The mel scale cepstrum is inappropriate for pitch detection. You want to use
the cepstrum _without_ scaling frequencies. Take the fourier transform,
normalize, take logarithms[+], then (inverse) fourier transform in the
frequency domain.

The advantage of using the cepstrum for pitch detection is that most signals
you're looking at will be harmonic — equally spaced overtones — and so when
you take a fourier transform in the frequency domain you'll get a peak
corresponding to that equal spacing, which will provide you with the
fundamental frequency. (Even if it's missing!)

Using the mel scale totally wrecks that periodicity and throws away the pitch
information. (Which is part of why it's used for speech-to-text! In those
cases you _want_ to throw away pitch information. Unless you're processing a
tonal language, in which case probably don't use the mel scale.)

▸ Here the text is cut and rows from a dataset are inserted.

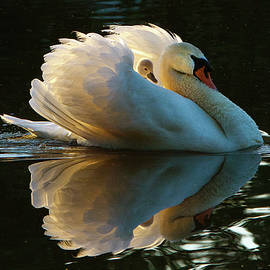 Janet Chung - Swan Mom and Baby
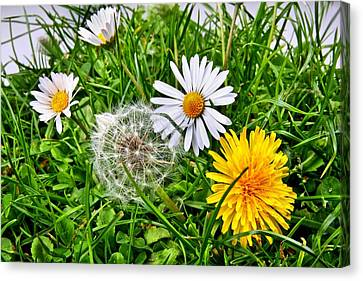 Flowerrs Canvas Print - Summer Meadow by Manfred Lutzius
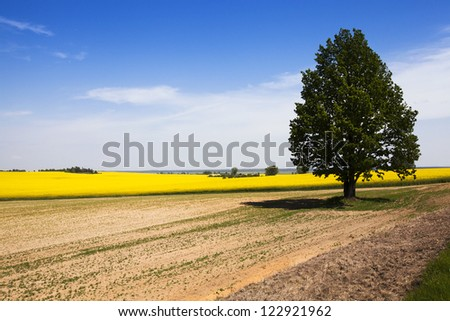 tree with the green foliage, growing on an agricultural field. the colza blossoms on a background - stock photo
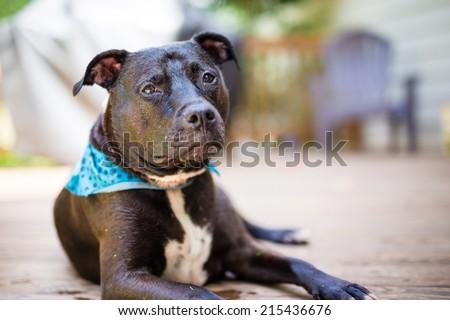 Smiling Black American PitBull wearing a blue bandanna.  - stock photo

[+] Why logarithms? In the frequency domain, most harmonic sounds look like
the _product_ of a high frequency periodic "signal" (the fundamental and its
overtones) with a slowly varying signal (frequencies which are emphasized or
de-emphasized, like e.g. formants in the case of speech). Taking the logarithm
splits that into the sum of a high frequency signal (overtones) and a low
frequency signal (formants), and since the fourier transform is linear,
that'll show up as a single peak in the cepstrum corresponding to the gap in
overtones (ie the fundamental) and some stuff in the low-frequency bins
corresponding to the formants.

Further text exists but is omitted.